Он схватился за голову, завертелся волчком и рухнул посреди дороги, утешая себя мыслью, что, подобно античному герою, боролся до конца.
Падая, он все еще бросал вокруг угрожающие взгляды и сжимал кулаки.
Глаза его закрылись, мышцы ослабли: он потерял сознание.
В это время по проселочной дороге, которая отходила от дороги между Тьеблемоном и Воклером, неслась карета, будто подхваченная ураганом. Вскоре она выскочила туда, где без сознания лежал Жильбер.
— С дороги, с дороги, сумасшедший! — раздался окрик, сопровождаемый ударами кнута.
Жильбер ничего не слышал.
— Уйди же с дороги, или я раздавлю тебя, черт побери!
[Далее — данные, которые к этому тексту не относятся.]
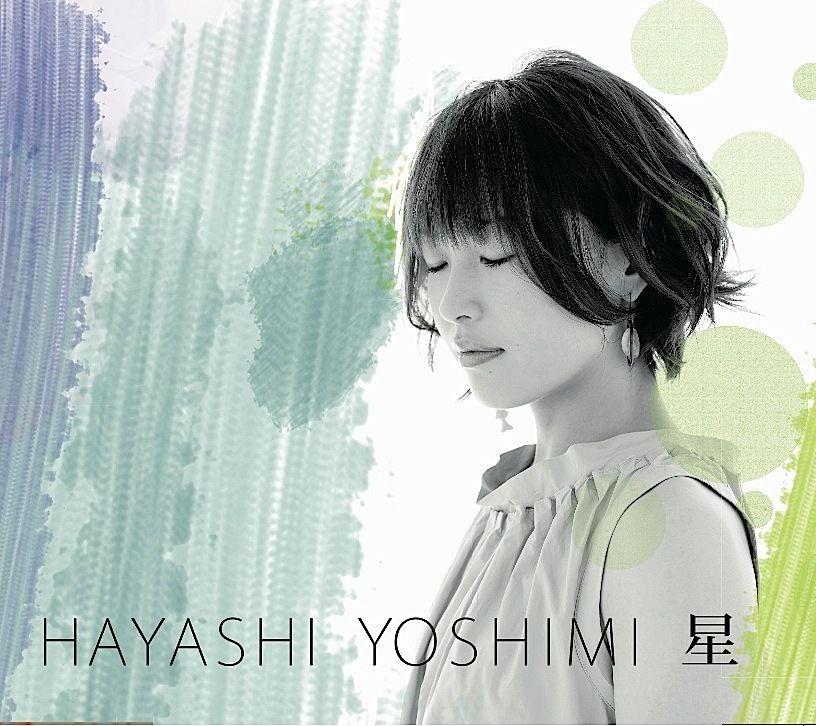 星/HAYASHI YOSHIMI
Кнут обвил его, и одновременно послышался душераздирающий крик. Жильбер ничего не почувствовал.
Несмотря на нечеловеческие усилия, форейтору не удалось удержать лошадь, скакавшую впереди: она стрелой взвилась над Жильбером. Форейтор успел остановить других лошадей. Из окна почтовой кареты высунулась женщина.
— Боже мой! — в ужасе закричала она. — Бедняжку, верно, задавило?
Пытаясь разглядеть что-нибудь сквозь пыль, летевшую из-под копыт, кучер проговорил:
— Похоже, что так, сударыня.
— Безумец! Бедный мальчик! Стойте на месте! Стоять, стоять!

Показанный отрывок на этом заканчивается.